Boyle then pulled out a handgun from his waistband and pointed it toward the officers – without firing it – before running away. 

An investigation was launched, and CCTV led them to identify their suspect as James Boyle. 

He was located and arrested on Friday, June 24, 2022. 

On arrest, a knife and an axe were found in his rucksack, along with a drinks bottle containing ammonia. 

During a search of his home address, a grey tracksuit top was found which was identical to the one worn by Boyle in the officers’ body worn video footage. 

The investigation found that the firearm Boyle used to threaten officers had been fired before police arrived, and live rounds of ammunition were recovered. 

The ammunition and the bottle containing the liquid both provided forensic matches to Boyle. 

Your Local Guardian: James BoyleJames Boyle (Image: Met Police)

PC Goard said in his victim impact statement: “At the time of the incident I was in complete fear for my life. I did not know what the male had sprayed at me. Thoughts of acid, ammonia or any liquid that could have caused me irreversible injuries to my eye, sight, or permanent disfigurement to my face overcame me. 

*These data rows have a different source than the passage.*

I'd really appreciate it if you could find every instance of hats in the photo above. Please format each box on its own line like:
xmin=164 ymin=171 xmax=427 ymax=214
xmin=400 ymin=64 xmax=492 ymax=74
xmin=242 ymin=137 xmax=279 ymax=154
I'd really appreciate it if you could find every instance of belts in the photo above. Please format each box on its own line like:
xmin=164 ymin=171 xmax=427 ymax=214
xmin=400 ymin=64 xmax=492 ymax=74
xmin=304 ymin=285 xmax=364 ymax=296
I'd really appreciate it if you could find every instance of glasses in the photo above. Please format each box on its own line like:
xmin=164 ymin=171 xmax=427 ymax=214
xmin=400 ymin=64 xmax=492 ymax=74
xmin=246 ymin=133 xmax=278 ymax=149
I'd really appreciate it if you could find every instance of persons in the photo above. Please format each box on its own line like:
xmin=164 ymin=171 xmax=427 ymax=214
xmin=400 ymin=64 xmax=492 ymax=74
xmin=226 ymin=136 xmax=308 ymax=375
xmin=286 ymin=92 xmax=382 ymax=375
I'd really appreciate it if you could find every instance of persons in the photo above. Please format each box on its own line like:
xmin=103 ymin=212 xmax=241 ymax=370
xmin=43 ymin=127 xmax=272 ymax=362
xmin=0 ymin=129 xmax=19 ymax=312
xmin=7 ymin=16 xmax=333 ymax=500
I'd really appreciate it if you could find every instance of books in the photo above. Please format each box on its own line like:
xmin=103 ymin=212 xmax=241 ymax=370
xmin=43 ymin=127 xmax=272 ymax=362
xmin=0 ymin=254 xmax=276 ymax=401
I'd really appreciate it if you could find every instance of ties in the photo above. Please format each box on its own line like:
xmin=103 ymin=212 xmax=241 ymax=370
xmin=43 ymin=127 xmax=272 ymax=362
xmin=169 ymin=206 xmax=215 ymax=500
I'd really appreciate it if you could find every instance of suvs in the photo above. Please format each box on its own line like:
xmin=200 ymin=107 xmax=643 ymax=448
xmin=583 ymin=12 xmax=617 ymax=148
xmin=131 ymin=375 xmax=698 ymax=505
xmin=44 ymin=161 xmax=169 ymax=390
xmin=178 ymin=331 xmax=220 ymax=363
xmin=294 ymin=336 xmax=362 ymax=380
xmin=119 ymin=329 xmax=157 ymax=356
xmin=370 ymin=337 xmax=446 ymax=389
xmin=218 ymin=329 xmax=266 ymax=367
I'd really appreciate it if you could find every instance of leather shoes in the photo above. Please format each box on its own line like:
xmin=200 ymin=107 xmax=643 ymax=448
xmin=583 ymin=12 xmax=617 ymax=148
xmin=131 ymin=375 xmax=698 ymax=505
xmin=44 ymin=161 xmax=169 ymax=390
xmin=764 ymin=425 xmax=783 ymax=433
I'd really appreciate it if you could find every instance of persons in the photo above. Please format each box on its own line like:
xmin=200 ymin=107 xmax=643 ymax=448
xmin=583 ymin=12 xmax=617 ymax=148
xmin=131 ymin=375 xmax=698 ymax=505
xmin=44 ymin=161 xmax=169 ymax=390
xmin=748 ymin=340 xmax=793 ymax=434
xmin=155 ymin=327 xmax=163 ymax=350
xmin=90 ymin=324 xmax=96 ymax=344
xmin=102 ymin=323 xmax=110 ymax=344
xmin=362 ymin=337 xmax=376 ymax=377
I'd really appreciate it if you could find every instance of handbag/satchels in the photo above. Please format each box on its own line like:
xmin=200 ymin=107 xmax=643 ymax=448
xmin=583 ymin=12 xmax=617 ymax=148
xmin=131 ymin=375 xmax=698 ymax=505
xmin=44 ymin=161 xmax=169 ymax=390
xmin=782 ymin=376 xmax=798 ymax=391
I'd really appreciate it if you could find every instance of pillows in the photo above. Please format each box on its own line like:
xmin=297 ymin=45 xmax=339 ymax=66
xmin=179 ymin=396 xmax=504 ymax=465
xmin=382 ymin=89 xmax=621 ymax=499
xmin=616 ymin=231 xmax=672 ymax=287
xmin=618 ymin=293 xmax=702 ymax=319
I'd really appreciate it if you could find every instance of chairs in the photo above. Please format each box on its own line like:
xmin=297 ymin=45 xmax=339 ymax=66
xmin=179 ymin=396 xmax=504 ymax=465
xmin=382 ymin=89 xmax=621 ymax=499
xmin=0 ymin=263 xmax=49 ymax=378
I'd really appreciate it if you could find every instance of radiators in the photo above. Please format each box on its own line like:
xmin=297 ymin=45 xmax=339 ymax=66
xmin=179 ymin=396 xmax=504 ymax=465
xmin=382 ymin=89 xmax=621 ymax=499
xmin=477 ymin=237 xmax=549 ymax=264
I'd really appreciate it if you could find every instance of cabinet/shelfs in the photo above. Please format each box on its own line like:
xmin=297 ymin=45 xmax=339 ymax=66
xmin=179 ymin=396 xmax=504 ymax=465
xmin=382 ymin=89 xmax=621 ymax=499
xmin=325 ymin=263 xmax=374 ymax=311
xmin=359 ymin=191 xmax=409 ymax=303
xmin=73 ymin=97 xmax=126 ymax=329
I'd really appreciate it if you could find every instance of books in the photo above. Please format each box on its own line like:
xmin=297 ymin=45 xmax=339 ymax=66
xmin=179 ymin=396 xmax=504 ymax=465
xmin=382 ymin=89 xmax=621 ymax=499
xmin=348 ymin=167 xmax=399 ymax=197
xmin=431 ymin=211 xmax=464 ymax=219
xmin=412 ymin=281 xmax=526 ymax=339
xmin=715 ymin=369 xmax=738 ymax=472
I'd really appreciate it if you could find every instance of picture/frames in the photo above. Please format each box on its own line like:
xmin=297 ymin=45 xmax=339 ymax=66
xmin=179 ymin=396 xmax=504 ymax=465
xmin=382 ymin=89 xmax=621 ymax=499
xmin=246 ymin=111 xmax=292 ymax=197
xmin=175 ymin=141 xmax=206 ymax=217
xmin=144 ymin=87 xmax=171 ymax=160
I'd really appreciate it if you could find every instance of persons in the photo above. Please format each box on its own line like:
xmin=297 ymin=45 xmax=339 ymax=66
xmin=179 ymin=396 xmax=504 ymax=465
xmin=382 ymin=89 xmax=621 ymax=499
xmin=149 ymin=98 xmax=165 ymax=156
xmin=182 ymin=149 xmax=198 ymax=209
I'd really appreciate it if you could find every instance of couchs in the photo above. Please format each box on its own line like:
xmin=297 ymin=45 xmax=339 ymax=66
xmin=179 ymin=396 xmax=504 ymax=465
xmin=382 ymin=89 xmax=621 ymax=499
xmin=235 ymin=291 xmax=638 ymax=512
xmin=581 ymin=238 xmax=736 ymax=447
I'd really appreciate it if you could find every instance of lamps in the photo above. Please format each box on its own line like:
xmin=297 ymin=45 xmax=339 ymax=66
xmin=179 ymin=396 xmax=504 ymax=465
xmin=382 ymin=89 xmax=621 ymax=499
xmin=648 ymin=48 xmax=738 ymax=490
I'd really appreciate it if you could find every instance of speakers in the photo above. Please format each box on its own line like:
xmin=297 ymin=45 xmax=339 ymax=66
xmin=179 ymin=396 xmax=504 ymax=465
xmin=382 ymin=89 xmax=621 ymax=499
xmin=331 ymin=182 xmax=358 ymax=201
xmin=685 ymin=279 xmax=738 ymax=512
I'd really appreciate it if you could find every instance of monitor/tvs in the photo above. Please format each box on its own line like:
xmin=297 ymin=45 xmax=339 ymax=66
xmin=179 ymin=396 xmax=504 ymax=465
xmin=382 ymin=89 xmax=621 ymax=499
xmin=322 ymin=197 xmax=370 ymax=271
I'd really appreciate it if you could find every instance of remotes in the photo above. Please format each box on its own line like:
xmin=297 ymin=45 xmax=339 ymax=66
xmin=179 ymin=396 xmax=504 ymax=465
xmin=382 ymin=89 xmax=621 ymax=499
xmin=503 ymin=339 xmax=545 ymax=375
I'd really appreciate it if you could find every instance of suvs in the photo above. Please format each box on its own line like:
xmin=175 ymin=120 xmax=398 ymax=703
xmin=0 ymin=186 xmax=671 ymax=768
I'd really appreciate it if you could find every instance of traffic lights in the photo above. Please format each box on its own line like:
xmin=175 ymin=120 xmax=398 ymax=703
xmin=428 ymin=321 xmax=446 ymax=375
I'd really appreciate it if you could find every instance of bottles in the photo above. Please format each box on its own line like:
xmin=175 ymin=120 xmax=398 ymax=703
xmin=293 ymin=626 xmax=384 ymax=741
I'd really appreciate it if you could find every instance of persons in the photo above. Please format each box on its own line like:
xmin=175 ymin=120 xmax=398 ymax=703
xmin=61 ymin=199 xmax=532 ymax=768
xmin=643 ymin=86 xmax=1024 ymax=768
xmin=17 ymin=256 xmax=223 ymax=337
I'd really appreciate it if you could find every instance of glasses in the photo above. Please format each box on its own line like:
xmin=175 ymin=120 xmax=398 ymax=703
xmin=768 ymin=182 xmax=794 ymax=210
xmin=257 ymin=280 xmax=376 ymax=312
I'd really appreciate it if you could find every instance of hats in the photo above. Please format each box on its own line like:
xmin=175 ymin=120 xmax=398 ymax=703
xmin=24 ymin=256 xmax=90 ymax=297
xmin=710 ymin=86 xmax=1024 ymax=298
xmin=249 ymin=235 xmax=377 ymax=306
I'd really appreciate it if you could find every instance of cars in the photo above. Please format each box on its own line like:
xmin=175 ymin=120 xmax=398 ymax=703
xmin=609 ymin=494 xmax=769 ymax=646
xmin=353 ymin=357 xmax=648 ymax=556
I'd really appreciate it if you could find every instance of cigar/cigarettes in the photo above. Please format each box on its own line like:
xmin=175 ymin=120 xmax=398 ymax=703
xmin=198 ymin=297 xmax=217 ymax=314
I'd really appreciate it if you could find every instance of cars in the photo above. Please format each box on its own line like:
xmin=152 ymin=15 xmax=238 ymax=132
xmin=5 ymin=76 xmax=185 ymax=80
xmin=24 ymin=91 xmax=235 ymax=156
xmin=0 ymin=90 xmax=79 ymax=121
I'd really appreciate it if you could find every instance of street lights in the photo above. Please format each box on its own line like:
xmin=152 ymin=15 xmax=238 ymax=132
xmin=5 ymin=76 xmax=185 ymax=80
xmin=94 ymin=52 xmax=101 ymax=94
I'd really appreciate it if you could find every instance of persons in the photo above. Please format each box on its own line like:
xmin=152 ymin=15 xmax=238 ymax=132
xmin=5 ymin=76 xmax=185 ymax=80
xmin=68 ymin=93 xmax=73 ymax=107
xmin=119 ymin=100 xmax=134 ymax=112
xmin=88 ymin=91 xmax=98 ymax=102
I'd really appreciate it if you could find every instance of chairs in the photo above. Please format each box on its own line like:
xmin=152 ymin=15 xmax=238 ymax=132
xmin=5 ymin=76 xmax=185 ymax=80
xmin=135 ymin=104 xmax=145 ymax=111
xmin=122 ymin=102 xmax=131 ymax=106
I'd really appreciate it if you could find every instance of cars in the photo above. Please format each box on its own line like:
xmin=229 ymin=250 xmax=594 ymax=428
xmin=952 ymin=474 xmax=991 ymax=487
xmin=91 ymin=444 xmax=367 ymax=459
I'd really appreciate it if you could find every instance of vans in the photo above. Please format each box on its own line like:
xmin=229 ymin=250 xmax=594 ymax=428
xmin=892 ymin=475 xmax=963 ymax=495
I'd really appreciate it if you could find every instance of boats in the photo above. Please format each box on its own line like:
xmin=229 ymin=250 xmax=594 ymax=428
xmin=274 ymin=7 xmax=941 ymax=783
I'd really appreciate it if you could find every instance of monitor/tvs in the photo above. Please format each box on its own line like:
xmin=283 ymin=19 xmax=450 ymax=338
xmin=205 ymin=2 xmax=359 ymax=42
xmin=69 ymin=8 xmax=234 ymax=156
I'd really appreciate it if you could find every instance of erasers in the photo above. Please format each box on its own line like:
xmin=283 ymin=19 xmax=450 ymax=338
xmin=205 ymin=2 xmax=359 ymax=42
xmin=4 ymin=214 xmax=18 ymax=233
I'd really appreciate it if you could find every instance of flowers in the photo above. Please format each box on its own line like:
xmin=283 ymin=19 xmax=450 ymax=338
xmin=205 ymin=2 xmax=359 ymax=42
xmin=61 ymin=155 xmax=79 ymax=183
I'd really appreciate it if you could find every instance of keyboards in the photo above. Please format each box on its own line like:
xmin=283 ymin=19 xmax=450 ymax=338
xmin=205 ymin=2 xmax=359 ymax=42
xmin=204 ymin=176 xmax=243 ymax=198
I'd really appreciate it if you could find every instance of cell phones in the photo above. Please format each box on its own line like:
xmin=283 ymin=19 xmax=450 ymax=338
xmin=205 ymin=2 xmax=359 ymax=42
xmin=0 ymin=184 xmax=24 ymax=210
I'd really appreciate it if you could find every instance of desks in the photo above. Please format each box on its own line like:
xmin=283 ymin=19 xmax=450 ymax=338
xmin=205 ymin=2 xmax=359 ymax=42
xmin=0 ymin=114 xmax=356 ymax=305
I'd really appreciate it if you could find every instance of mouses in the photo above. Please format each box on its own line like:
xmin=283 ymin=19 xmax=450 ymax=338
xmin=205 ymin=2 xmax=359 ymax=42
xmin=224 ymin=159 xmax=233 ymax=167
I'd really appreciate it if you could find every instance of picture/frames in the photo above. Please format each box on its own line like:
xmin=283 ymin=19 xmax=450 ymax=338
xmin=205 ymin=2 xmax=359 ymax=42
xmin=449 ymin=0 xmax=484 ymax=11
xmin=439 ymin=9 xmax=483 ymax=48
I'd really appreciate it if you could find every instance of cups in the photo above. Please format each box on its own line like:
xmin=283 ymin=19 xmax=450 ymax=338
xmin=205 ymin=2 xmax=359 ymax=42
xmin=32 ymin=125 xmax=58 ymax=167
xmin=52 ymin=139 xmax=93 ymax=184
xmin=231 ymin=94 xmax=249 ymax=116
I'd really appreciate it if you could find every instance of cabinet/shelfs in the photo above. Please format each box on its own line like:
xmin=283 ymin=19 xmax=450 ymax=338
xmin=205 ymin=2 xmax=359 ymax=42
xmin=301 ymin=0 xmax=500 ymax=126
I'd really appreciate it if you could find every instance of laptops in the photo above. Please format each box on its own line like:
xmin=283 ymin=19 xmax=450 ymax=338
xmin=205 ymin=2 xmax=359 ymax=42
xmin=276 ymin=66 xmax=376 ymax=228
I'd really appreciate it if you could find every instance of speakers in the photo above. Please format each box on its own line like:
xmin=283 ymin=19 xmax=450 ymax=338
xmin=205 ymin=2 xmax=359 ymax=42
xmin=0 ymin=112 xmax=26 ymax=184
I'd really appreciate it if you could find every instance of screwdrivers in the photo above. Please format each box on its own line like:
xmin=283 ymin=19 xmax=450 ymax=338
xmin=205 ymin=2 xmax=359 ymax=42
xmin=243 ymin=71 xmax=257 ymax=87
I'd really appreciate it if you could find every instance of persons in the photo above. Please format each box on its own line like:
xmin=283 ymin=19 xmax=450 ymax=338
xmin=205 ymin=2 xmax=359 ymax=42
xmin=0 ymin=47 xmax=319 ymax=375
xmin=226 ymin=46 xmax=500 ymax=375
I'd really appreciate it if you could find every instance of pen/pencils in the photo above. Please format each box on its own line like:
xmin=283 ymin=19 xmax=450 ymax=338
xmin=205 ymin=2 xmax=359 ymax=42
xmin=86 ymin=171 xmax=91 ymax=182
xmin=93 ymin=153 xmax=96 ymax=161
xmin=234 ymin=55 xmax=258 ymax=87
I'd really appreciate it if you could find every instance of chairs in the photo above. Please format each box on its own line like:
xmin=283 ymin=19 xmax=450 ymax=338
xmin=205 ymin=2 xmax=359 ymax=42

“My thoughts turned to my son at home, was he going to grow up only knowing me as having a disfigured face, will he recognise me when I go home?" 

PC Garner said in his impact statement: “When he [Boyle] pulled the gun on me I felt powerless and had to let him run away. I was left with the same recurring thought – if it was so easy to point a gun at a police officer what would he do to a member of the public? 

“I returned to work the day after the incident. I love my job and didn’t want what happened to affect me or make me fearful, but it is a terrifying reminder that the most routine call could end up being something that could change my life or the lives of my loved ones forever.” 

DCI Rebecca Woodsford, added: “Tackling violent crime is one of our top priorities and this includes those who assault our staff. Abuse of emergency workers is never acceptable and we will always deal robustly with offences of this nature.”